Colvin has already assembled a team of several “advisors” of various campus affiliations to offer their perspectives in the coming year.
“I just want to assure people that USG and I are gonna be here, regardless of what’s going to happen in the fall semester,” Colvin said. “I want to ensure that we’re supporting you and looking at big picture stuff, [but] also just making sure that things are set up for next year so that if things return back to normal, we will be able to get up, carry on, and be good citizens of the world and of Princeton.”
Alag did not respond to a request for comment at the time of publication.
The 2021 Class Government will include President Emma Parish ’21, Vice President Sanjana Duggirala ’21, Treasurer Kavya Chaturvedi ’21, Social Chair Phoebe Park ’21, and Secretary Arielle Mindel ’21.
Of the contested candidates, Chaturvedi won with 72 percent of the total votes, beating out competitor Calista Lee ’21 by 311 votes. Park won with 63 percent of the total votes, with 187 votes over Lane Mahoney ’21.
“I’m thrilled to continue working in Class Government for another year!” Chaturvedi wrote to the ‘Prince’ in an email. “Hopefully we will all be back together on campus next fall, and I’m looking forward to planning events that make our senior year special, given that this year was cut short.”

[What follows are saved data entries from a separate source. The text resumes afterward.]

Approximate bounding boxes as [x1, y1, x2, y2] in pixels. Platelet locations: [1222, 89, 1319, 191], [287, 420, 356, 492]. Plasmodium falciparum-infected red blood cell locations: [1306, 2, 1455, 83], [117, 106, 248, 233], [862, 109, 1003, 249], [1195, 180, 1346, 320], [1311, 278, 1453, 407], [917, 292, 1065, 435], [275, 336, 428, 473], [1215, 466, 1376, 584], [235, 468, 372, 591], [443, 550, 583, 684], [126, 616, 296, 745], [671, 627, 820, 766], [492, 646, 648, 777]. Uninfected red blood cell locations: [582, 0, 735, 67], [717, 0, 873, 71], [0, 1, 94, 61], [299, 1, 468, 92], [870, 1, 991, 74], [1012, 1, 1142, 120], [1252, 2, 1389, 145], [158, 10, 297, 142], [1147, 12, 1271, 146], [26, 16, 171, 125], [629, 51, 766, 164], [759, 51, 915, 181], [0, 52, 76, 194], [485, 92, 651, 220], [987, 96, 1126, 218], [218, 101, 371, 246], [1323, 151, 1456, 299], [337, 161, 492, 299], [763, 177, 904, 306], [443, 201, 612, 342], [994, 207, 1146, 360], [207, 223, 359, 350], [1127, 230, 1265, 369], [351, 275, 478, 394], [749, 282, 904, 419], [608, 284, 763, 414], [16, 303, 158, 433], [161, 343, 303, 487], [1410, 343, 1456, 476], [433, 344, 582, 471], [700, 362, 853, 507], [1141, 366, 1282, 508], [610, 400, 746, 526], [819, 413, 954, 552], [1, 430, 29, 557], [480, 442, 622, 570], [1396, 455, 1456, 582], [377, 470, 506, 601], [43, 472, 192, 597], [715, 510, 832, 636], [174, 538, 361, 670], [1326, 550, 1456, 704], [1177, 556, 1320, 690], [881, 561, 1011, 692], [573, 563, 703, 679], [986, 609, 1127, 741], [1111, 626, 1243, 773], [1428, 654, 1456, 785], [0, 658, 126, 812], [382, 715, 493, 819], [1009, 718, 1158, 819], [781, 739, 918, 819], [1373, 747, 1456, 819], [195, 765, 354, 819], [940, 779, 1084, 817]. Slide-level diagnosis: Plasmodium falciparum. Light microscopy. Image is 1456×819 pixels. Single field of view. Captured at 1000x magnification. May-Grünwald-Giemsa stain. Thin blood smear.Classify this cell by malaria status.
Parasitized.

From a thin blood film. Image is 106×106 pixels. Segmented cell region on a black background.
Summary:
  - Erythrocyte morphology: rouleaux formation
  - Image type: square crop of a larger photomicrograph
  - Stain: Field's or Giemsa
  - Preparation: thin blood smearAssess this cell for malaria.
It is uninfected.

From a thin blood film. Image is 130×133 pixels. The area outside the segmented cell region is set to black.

“I’m especially enthusiastic about using this time to start planning for 2021’s Commencement, and I’m excited to start working with more of our class on the Commencement Committee soon,” she continued.
Park did not respond to a request for comment at the time of publication.
The 2022 Class Government will include President Santiago Guiran ’22, Vice President Josh Haile ’22, Treasurer Mansi Totwani ’22, Social Chair Debby Park ’22, and Secretary Mariah Crawford ’22.
Of the contested candidates, Haile beat incumbent Gabe Lebeau ’22 by a mere 41 votes, and Crawford won over Aydan Çelik ’22 by 321 votes.
Neither Haile nor Crawford responded to a request for comment at the time of publication.
The 2023 Class Government will include President Taryn Sebba ’23, Vice President Fatinah Albeez ’23, Treasurer Melissa Chun ’23, and Secretary Noah Maxwell ’23.
Of the contested candidates, Sebba gained 67 percent of votes, 273 more than opponent Sophie Singletary ’23.
“I decided to run because I have loved representing our class so incredibly much this year, and I want to continue the work that we were able to do,” Sebba said. “I also have a lot of really exciting ideas for next year.”
Of those ideas, Sebba discussed her soon-to-be-launched grandparent class mentorship program, “soirees after eating club allegiances are made,” tailgates for athletic or performance art events, and professional panels with alumni.
“A lot of changes happen during sophomore year, and throughout this, I want to make sure that our class is unified,” Sebba said.
“Now, more than ever, I feel like we need a compassionate and kind leader to unify us all, and I felt as though I would be the best to do that,” she continued. “I am so grateful and overwhelmed to have been elected into this position.”